■ **Text shown**
+ + +
While reviewing a marketing post for a client recently, I came across this headline:
Reap many rewards.
Well … that’s a little broad. It’s not very interesting, because it’s not visual. It begs credibility, because it sounds like the communicator couldn’t come up with any real benefits. And it could apply to virtually any product from virtually any company in virtually any industry.
If your benefits statements are too broad, they’ll come off sounding generic and meaningless. To make your message more concrete, compelling and credible, quantify and specify your benefits.
A participant in one of my writing workshops was working on a brochure to convince customers to move from paper statements to electronic ones. His first headline:
Save the environment with paperless statements.
I want to believe. But the benefit is so over-the-top, I just can’t. So I asked him to specify his benefit statement with a tangible, true detail. His rewrite:
Save half a tree a year with paperless statements.
One way to make your benefit more concrete is to add a numeral. Woman’s Touch Mammopad communicators, for instance, went for this broad — and to some women, somewhat discomforting — message in a brochure:
Discover the comfort of a softer mammogram. … Mammopad is like adding a woman’s touch to the procedure itself.
+ + +
■ **Data records**
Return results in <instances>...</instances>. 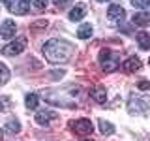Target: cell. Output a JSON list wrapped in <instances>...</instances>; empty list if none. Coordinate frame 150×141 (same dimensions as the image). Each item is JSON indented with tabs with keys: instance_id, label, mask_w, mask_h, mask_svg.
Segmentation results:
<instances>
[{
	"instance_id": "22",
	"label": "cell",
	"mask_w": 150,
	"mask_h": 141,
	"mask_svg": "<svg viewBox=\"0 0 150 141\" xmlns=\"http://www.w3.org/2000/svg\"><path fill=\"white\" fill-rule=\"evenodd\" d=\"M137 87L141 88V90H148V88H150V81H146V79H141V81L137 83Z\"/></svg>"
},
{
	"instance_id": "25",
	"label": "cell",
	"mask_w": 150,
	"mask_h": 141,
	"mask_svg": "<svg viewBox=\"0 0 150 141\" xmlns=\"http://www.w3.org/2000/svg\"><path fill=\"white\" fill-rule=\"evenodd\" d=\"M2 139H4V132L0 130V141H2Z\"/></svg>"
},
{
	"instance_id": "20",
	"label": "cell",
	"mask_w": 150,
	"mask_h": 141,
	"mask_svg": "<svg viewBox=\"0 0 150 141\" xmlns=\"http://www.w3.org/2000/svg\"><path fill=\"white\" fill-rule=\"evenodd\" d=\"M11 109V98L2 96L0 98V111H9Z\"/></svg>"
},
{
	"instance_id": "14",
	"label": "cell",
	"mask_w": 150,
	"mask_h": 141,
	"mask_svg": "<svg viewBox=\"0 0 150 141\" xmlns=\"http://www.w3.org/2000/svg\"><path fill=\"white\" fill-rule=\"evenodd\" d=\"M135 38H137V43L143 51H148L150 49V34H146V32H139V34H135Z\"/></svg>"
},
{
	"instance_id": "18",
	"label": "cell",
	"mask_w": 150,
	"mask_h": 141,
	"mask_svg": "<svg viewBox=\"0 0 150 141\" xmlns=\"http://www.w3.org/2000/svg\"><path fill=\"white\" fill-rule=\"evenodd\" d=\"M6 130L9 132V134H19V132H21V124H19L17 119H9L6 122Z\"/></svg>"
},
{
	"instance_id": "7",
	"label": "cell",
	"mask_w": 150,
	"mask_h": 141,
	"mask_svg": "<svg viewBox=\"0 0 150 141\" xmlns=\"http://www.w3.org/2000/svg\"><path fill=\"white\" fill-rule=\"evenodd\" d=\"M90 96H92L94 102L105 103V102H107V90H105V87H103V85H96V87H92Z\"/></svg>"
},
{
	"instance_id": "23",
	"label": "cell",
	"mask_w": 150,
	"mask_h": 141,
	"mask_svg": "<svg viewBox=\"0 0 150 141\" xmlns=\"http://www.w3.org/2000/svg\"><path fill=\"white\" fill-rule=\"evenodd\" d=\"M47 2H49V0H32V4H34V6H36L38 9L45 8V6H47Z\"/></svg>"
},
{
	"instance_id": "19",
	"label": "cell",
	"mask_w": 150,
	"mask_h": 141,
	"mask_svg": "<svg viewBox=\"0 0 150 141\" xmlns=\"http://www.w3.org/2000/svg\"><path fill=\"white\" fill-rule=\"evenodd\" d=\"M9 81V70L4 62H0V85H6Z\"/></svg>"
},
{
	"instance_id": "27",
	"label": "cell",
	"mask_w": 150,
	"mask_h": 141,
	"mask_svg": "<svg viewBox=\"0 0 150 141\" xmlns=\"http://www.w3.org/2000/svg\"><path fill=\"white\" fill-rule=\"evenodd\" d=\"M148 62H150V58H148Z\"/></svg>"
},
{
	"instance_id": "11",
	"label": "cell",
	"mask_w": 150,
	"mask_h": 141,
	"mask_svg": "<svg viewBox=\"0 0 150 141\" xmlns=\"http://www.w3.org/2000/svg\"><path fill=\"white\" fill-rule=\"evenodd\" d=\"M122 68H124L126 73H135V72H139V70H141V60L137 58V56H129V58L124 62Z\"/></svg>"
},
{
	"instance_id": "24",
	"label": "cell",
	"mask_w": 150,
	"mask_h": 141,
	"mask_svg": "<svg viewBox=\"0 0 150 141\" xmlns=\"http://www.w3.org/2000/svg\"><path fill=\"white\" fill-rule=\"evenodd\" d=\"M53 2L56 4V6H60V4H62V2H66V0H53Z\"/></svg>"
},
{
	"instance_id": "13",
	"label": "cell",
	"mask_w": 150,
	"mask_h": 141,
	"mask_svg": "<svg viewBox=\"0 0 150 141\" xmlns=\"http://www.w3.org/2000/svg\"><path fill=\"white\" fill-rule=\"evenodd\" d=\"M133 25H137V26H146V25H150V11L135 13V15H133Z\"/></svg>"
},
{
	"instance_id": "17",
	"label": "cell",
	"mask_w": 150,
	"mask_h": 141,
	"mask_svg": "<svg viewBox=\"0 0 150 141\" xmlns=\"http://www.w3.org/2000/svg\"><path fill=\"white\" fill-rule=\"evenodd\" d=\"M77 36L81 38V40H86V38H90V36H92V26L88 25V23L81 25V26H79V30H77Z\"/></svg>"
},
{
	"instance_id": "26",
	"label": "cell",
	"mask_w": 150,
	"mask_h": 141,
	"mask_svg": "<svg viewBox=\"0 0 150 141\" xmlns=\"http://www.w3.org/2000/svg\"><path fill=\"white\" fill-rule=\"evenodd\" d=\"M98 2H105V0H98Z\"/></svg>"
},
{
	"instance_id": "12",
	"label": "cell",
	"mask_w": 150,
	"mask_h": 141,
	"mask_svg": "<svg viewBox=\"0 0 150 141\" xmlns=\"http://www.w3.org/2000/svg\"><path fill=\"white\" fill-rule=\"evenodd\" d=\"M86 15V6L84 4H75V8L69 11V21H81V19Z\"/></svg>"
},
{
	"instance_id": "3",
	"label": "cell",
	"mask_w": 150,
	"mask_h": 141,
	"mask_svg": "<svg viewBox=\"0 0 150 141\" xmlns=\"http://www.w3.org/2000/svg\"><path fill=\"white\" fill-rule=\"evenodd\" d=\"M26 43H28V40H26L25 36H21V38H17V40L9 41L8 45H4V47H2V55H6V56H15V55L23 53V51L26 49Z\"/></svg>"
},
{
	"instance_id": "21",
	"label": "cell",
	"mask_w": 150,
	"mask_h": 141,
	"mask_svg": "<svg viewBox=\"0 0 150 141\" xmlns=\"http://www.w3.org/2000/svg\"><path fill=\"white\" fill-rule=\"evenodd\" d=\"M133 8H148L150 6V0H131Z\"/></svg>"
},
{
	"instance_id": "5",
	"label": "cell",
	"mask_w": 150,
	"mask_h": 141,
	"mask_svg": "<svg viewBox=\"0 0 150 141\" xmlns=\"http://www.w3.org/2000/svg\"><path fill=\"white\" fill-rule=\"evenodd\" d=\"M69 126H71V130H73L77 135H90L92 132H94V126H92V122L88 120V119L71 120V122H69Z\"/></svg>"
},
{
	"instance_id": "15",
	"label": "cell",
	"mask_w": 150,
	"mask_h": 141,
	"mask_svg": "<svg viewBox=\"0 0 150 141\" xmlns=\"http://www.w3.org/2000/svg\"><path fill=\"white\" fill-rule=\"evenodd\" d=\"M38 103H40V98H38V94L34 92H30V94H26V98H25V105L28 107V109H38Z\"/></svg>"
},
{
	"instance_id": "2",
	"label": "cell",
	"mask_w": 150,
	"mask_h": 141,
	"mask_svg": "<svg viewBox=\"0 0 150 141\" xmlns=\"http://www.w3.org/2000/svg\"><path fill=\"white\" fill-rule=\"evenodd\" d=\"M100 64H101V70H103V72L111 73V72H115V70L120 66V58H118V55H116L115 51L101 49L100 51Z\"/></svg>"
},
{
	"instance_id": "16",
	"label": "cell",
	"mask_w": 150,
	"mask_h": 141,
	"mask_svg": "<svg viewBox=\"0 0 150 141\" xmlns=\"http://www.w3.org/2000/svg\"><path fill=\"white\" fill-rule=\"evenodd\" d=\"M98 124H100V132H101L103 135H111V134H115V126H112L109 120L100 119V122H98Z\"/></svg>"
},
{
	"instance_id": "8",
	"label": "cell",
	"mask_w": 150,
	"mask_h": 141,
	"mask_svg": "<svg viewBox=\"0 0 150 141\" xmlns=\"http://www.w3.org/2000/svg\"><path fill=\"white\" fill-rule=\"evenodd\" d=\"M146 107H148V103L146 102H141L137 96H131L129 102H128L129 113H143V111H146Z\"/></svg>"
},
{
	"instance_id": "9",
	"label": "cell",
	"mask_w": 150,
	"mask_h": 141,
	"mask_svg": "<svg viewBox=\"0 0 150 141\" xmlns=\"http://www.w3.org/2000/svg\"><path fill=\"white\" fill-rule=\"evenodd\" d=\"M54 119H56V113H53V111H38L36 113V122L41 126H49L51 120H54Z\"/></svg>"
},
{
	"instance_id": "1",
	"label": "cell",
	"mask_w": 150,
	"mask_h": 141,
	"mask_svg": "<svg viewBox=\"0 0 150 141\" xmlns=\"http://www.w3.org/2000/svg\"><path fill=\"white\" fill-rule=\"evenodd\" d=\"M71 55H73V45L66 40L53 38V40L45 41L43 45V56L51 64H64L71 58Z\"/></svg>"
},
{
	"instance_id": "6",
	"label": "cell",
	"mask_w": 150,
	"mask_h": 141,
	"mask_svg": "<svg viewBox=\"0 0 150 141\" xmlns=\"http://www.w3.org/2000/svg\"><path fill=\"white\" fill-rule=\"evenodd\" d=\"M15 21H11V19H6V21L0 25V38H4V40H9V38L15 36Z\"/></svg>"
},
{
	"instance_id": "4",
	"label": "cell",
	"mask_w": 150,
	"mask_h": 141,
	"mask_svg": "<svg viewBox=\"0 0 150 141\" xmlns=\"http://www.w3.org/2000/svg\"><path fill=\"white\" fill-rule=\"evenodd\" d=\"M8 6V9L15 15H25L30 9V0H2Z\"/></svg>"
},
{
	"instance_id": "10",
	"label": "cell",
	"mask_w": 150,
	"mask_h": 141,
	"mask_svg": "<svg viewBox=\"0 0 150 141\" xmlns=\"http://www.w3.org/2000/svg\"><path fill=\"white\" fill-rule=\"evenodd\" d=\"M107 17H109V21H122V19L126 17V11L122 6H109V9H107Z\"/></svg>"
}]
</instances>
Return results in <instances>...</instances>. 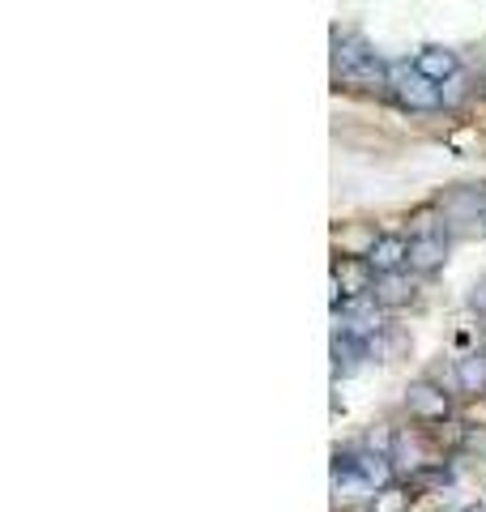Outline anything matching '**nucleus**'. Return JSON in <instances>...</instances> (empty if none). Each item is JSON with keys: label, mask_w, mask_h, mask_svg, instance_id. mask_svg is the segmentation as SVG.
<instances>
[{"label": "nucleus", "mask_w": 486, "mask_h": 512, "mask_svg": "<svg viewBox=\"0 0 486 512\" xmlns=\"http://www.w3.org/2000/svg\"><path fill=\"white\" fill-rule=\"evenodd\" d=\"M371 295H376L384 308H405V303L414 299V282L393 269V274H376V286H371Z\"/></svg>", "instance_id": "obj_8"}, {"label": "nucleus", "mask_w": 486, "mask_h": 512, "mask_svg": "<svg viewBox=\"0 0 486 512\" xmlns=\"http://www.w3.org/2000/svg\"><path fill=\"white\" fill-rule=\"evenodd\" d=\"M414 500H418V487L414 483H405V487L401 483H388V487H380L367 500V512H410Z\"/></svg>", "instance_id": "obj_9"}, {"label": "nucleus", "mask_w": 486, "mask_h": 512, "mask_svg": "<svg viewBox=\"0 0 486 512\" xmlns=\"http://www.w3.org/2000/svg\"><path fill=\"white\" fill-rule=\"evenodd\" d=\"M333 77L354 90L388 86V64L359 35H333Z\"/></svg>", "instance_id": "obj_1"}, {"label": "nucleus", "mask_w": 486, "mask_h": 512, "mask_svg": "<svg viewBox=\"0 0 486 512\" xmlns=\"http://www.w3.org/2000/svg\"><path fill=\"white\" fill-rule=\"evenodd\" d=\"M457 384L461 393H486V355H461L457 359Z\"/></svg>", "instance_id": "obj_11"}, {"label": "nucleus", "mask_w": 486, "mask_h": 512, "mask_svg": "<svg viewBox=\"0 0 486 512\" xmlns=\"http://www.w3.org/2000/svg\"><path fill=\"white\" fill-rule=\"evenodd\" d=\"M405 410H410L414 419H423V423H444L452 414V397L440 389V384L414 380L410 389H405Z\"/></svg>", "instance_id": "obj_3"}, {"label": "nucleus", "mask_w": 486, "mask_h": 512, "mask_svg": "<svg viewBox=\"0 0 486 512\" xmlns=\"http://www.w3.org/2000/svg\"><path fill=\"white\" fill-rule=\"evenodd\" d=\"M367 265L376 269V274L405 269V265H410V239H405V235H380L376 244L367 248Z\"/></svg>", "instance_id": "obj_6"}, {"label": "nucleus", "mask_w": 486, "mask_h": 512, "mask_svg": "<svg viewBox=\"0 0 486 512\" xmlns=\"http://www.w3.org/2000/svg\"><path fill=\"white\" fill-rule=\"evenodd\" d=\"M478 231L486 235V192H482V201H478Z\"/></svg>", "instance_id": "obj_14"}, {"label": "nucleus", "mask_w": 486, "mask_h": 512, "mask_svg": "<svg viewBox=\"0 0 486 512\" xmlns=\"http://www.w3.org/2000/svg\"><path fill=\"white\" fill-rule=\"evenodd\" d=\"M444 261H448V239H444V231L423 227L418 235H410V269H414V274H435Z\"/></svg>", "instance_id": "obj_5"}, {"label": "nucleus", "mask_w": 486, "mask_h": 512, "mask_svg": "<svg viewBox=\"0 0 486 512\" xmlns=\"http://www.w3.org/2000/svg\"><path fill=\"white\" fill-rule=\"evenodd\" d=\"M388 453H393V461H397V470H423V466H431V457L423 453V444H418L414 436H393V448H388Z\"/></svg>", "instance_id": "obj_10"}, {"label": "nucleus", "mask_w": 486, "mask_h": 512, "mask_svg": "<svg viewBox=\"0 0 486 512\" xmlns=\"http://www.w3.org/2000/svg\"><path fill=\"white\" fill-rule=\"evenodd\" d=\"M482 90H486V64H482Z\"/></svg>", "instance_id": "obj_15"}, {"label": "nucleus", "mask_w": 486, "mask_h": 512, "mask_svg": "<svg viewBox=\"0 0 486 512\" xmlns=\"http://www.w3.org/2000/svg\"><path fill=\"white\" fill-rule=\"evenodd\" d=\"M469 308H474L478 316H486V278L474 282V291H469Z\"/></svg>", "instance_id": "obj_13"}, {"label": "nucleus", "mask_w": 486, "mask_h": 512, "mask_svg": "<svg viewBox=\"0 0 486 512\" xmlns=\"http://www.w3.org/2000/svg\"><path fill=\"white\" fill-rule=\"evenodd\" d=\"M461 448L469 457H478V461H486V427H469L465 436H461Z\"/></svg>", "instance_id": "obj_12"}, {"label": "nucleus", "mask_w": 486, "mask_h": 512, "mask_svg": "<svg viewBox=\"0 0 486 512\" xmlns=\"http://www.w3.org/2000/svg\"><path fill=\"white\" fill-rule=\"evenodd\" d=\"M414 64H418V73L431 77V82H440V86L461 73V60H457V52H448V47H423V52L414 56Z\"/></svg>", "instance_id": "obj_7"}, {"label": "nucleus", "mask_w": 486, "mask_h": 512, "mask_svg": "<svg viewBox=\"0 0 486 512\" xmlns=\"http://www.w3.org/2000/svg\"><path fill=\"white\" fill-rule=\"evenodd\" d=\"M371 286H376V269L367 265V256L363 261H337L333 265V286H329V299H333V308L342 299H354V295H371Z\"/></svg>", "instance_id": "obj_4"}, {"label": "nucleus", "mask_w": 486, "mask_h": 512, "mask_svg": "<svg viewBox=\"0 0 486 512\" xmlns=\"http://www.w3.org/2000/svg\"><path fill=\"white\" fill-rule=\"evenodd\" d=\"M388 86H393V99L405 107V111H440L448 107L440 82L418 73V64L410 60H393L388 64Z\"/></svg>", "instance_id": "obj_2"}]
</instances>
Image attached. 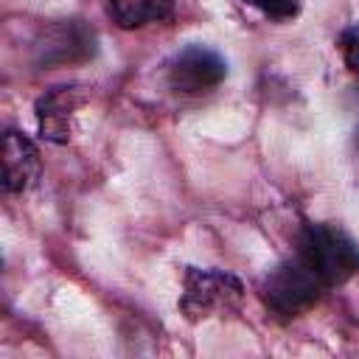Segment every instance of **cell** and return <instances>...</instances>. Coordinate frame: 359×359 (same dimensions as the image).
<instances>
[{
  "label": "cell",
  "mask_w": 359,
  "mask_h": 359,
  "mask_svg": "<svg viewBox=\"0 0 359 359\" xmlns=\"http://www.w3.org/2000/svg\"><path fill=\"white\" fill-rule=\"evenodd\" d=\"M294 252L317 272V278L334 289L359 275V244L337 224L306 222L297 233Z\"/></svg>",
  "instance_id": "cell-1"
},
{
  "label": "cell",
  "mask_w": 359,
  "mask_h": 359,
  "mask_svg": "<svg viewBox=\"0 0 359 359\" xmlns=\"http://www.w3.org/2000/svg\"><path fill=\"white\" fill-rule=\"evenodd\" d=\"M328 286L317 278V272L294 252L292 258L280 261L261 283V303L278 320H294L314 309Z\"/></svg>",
+ + +
Answer these questions from the text on benefit statements:
(a) What headline did the writer find while reviewing a client's marketing post?
(b) What was the workshop participant's rewritten headline for the brochure on paperless statements?
(c) What does the text name as one way to make a benefit more concrete?
The records come from a different source than the text.

■ **The completed task**
(a) "Reap many rewards."
(b) "Save half a tree a year with paperless statements."
(c) Adding a numeral.